Un nouveau décès, une nouvelle famille en deuil
Beni — L'épidémie d'Ébola qui sévit dans l'Est de la République démocratique du Congo (RDC) a franchi un cap inquiétant. Déclarée il y a trois mois, elle tue désormais en moyenne près de 50 personnes par jour. Dernière victime en date : un pasteur, décédé dans un centre de traitement deux jours après son admission. Loin de s'atténuer, le rythme de propagation s'accélère.
Sur le terrain, les soignants décrivent une réalité que les communiqués officiels ne reflètent pas. « Personne n'ignore que la situation s'est aggravée dès les premiers jours », témoignent des équipes médicales jointes sur place. « Les chiffres continuent de grimper. Mais au-delà des chiffres, c'est sur le terrain qu'on mesure la réalité : il faut déployer toujours plus d'équipes. »

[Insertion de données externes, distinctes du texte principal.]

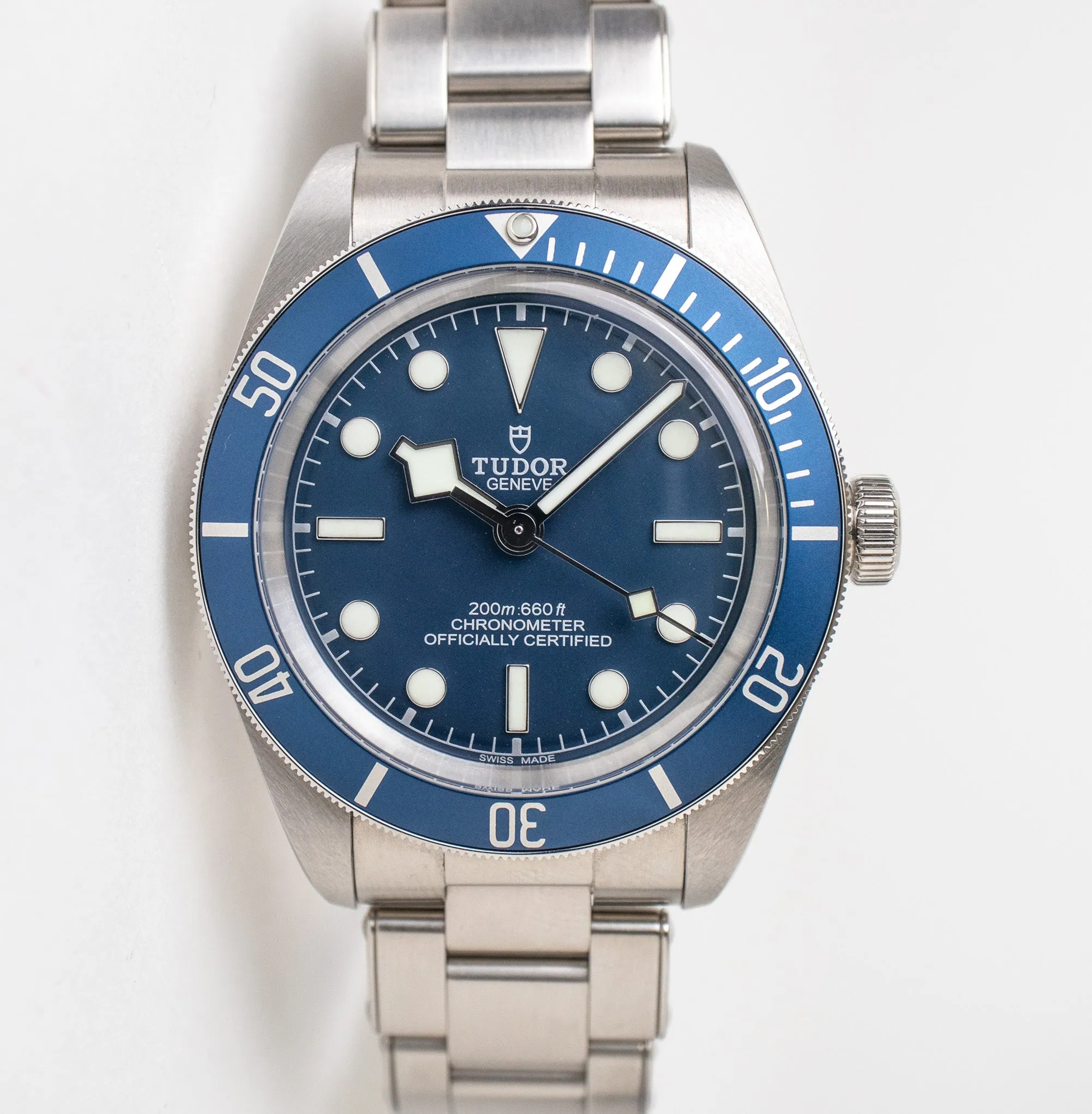 Tudor Black Bay Fifty Eight Blue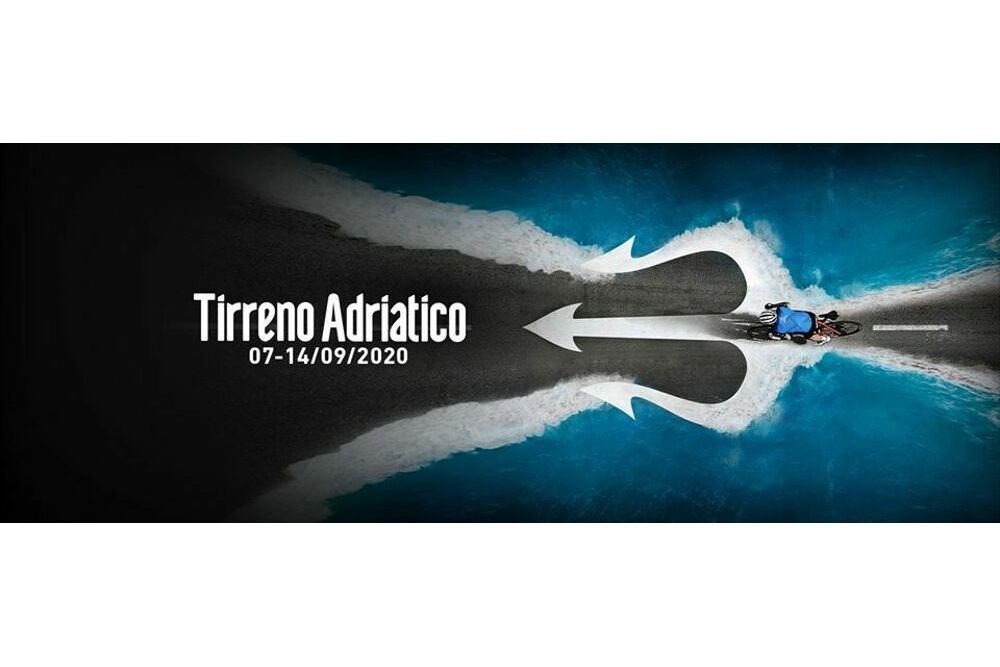 Trasa Tirreno-Adriatico 2020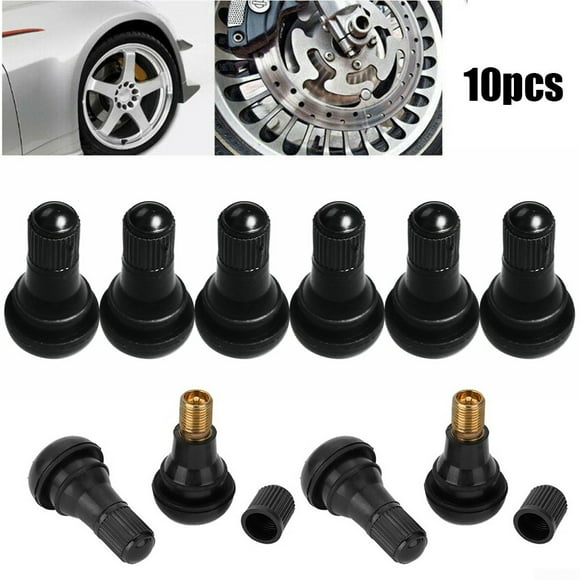 Replace Tire Valve Stem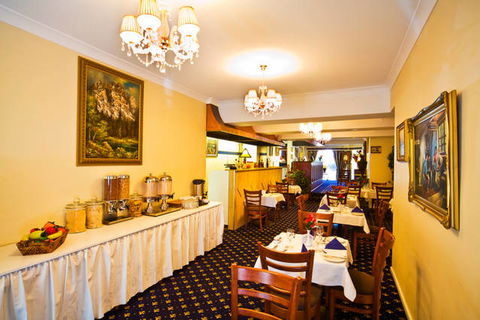 Comfort Inn & Suites Georgian - Tourism Adelaide 1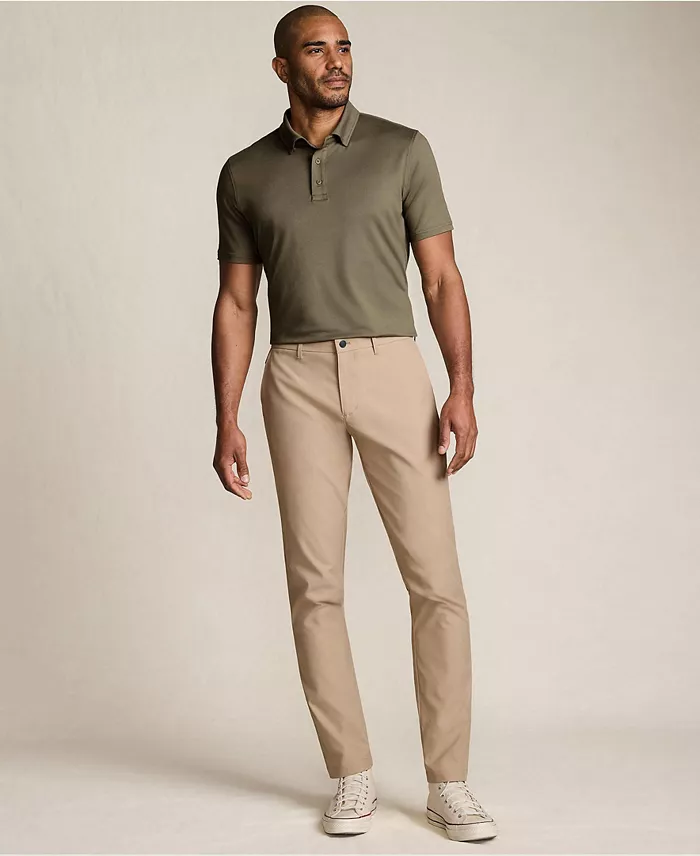 Men's Slim Fit Performance Pant - thumbnail 4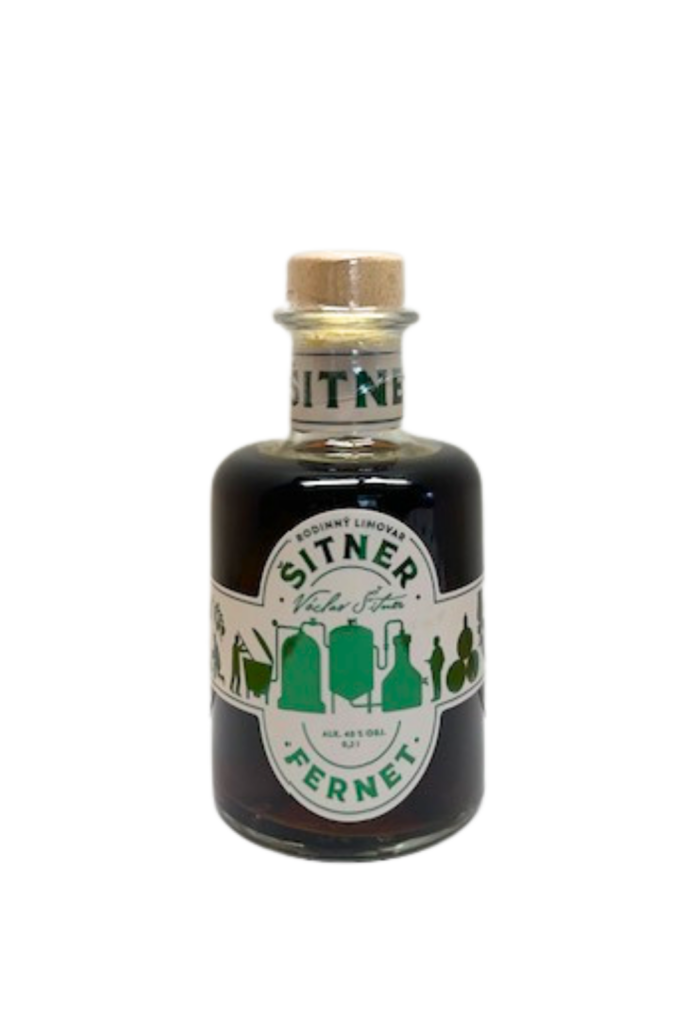 Šitner Fernet 0,2l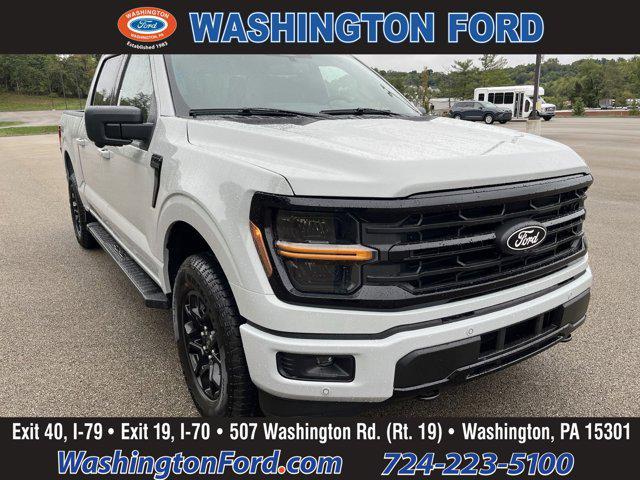 new 2024 Ford F-150 car, priced at $55,655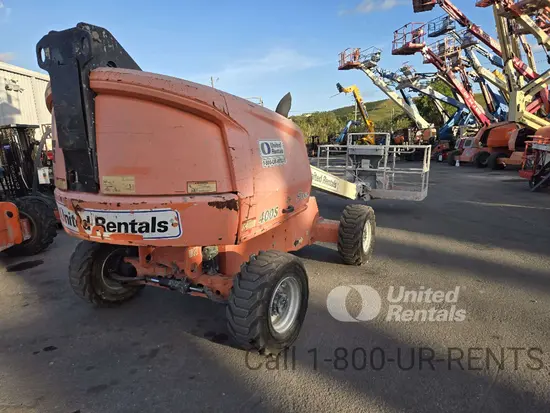 2017 JLG 400S Boom Lift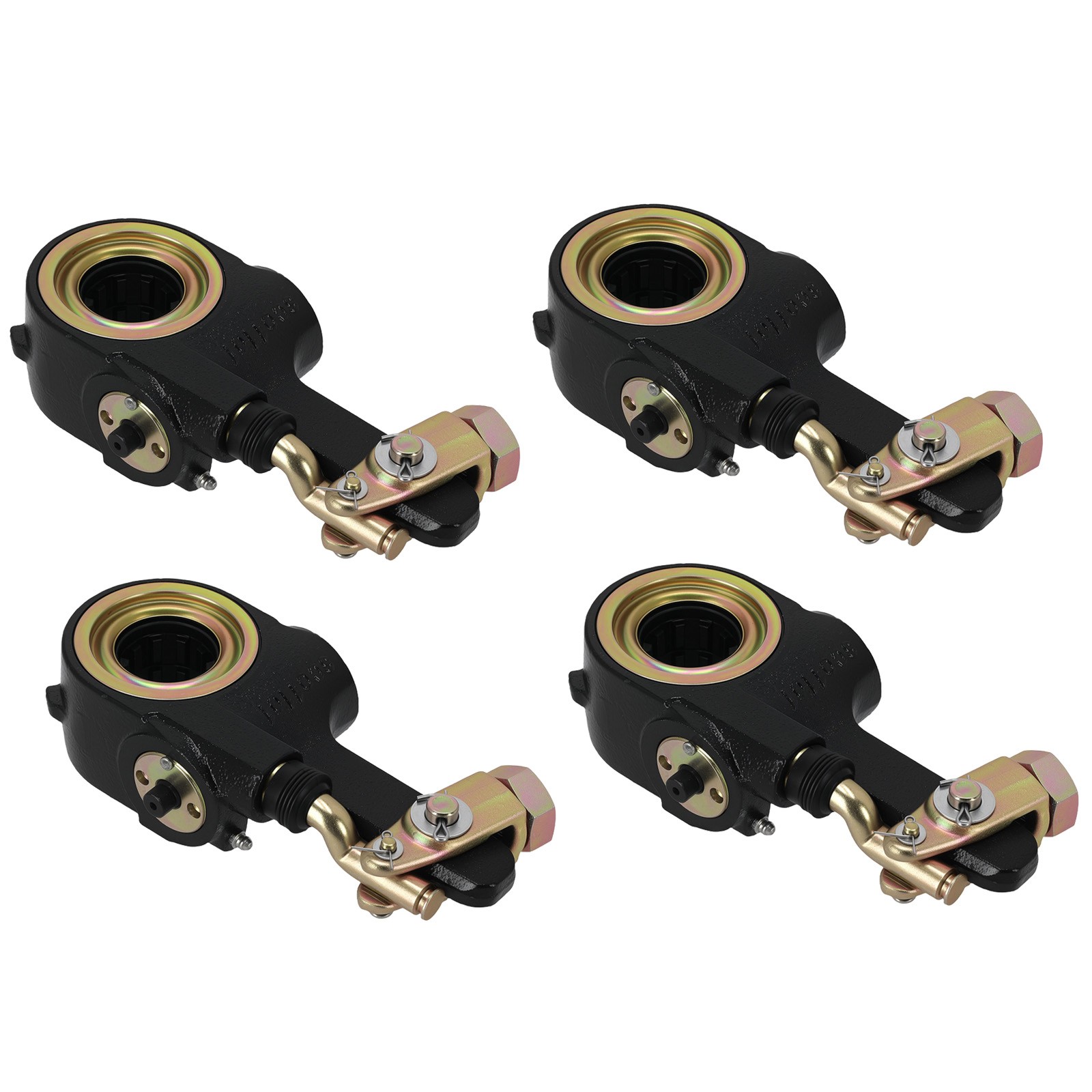 4x Auto Slack Adjuster 10 Splines for Freightliner GUN/Volvo Mack AS1132 8084129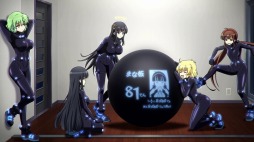 ���������꡼ No.003�Υ���ͥ������ / �֥��Υӥޥ������פ���GANTZ�פȤΥ���ܤ�ǰ�������˥᡼�����PV�����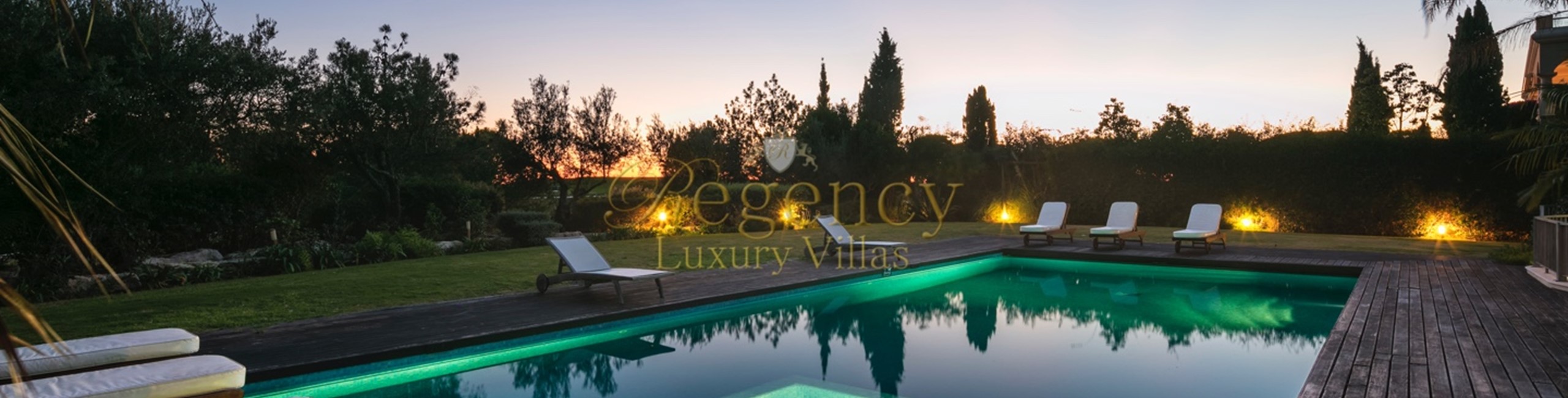 Luxury Villa Rentals In The Quinta Do Lago Resort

Une propagation plus rapide que les épidémies précédentes
Les organisations sanitaires internationales sont formelles : il s'agit de la deuxième plus grande épidémie d'Ébola jamais enregistrée. Plus préoccupant encore, elle se déplace plus vite que toutes les précédentes.
La clé de la riposte repose sur un dispositif éprouvé : la traçabilité des contacts. Le principe : retrouver chaque personne ayant été en contact avec un malade, la placer sous surveillance et l'isoler avant toute transmission. L'objectif affiché est d'atteindre 95 % de taux de traçage — le seuil qui permet d'interrompre la chaîne de transmission.
Pour y parvenir, les équipes cartographient les zones touchées, mutualisent les ressources et renforcent la surveillance communautaire afin d'acheminer chaque cas suspect vers les soins. Un travail d'ampleur, mené dans des régions où l'insécurité et la défiance entravent chaque déplacement.
De Mungualo à la région tout entière
Le foyer initial a été détecté dans la ville minière de Mungualo. Depuis, le virus s'est propagé à travers une région déjà fragilisée, où les centres de traitement atteignent rapidement leur capacité maximale.
L'enjeu humain derrière les statistiques
Les images de terrain — équipes en tenue de protection, protocoles d'enterrement, détresse des familles — rappellent l'enjeu fondamental : derrière chaque statistique, il y a un visage. Un pasteur, une mère, un soignant.L'histoire retiendra peut-être les chiffres. Les familles, elles, retiendront les noms. Tant que le traçage des contacts ne sera pas à la hauteur, la communauté internationale aura une dette envers celles et ceux qui tiennent la ligne face au virus, au prix de leur propre sécurité.
Selon l'OMS, la République démocratique du Congo connaît depuis trois mois la deuxième plus grande épidémie d'Ébola de l'histoire.